Sure, it’s a bummer. The dogs of insanity have been loosed. Paranoia is the new dope. Every freak I know is either a Satanist or trying to trade in his flower-painted VW bus for a tank. And you can forget all that he ain’t heavy, he’s your brother hoo-ha. Take that hippie over there, the one with the crazy hair and hypnotic stare. He looks very heavy indeed, and he is most certainly not your brother. That said I’m glad Uncle Acid and the deadbeats are here, because nobody, and I mean nobody, better captures the pall of fear and loathing that has settled, like a cloud of pure dread, over us all.

Cambridge, England’s Uncle Acid & the deadbeats have released three full-lengths of skull-crushing, evil-infused psychedelic doom metal—using vintage equipment to more accurately evoke the buzz-harshing vibe of the Summer of Hate—since their formation in 2009. They sound like Black Sabbath, The Stooges, and Pentagram rolled into a joint, then laced with angel dust. Go ahead, smoke it. Sure, it’ll make you a tad paranoid. But as Charlie himself said, “Total paranoia is just total awareness.” And in the year 1969, total awareness just might save your life.

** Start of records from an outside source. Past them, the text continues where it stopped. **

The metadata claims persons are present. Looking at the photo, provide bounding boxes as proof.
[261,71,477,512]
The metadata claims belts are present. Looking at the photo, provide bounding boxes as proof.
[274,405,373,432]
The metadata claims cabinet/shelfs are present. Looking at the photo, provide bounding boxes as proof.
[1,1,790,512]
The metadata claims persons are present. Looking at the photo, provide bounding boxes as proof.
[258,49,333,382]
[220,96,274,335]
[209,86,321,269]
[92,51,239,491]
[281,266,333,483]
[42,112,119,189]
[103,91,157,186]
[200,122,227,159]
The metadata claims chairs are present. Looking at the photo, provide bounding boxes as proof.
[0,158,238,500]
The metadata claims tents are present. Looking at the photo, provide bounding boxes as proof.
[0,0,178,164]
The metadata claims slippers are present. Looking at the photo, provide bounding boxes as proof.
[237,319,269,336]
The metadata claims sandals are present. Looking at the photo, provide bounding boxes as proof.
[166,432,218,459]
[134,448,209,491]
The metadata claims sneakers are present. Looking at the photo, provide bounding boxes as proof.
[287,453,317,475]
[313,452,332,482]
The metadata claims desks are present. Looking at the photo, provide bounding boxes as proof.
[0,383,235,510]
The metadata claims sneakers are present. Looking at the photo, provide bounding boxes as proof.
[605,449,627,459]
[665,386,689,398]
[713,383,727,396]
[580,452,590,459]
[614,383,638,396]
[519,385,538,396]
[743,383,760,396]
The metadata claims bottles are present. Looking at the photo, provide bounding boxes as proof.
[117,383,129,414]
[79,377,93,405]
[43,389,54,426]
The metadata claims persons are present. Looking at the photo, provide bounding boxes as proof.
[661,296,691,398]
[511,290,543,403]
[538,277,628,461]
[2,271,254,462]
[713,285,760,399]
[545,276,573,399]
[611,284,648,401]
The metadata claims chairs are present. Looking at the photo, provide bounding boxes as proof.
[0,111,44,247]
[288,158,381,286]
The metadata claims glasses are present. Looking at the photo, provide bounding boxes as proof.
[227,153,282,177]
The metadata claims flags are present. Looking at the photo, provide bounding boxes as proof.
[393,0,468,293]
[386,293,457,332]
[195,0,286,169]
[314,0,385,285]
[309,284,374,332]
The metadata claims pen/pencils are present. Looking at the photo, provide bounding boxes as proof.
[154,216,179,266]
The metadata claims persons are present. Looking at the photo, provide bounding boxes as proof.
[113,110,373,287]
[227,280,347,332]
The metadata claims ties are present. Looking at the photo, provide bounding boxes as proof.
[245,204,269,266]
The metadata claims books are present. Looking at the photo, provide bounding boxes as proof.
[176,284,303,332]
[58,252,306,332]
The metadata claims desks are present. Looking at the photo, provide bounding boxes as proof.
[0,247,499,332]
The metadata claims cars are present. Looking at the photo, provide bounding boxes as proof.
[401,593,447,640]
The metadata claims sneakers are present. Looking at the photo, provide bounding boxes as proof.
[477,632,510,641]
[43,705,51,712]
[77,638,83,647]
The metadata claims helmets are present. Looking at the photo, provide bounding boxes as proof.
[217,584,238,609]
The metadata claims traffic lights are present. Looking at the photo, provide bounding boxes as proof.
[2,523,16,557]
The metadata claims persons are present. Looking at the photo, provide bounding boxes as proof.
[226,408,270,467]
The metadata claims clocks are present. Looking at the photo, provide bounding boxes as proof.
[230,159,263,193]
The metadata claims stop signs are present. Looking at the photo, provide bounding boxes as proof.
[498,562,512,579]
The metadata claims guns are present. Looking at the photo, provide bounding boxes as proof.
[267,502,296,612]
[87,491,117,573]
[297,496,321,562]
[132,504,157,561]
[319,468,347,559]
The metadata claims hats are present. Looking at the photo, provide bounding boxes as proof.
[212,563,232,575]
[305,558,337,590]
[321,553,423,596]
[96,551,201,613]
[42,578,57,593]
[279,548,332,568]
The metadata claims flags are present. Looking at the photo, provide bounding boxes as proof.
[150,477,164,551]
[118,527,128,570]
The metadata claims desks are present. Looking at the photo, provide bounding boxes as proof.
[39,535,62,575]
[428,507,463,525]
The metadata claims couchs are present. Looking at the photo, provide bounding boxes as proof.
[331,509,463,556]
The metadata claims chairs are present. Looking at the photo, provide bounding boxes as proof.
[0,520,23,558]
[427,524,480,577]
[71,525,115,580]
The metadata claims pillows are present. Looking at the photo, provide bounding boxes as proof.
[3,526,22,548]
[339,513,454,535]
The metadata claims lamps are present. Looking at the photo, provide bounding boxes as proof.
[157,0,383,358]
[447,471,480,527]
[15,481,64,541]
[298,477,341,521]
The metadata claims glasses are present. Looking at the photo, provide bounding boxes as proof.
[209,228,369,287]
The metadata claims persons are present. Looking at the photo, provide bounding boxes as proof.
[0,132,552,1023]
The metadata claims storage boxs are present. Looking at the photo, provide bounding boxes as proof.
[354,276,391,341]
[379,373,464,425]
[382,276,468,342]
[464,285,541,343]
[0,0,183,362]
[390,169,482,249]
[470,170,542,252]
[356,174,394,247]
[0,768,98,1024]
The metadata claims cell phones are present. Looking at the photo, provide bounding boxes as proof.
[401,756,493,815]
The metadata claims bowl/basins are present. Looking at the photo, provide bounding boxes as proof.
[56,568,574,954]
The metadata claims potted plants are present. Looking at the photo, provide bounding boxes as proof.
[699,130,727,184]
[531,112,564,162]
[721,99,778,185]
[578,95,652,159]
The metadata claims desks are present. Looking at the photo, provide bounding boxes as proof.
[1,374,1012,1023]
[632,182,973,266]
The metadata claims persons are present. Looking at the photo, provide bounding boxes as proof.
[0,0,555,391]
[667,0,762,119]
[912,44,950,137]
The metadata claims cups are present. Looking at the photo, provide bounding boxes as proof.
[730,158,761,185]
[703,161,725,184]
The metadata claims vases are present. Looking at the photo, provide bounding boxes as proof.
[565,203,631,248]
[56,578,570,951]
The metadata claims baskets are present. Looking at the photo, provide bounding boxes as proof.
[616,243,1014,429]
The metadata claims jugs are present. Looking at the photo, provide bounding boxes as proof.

I love all three Uncle Acid LPs, but 2013’s Mind Control is nothing less than—at least for yours truly—a dream come true. I’ve waited years for a Charles Manson concept album, and while Mind Control isn’t about Manson per se, its thinly fictionalized account of a charismatic cult leader who brainwashes his young acolytes to kill, kill, kill could hardly be about anybody but Charlie, who took in America’s garbage children and proceeded to bend their minds with LSD and such “No sense makes sense” koans as “Death is the greatest form of love” and “Gefrannis booj pooch boo jujube geeji geeja geeble begep flagaggle,” which I’m pretty sure he swiped word for word from Donovan’s “Barabajagal.”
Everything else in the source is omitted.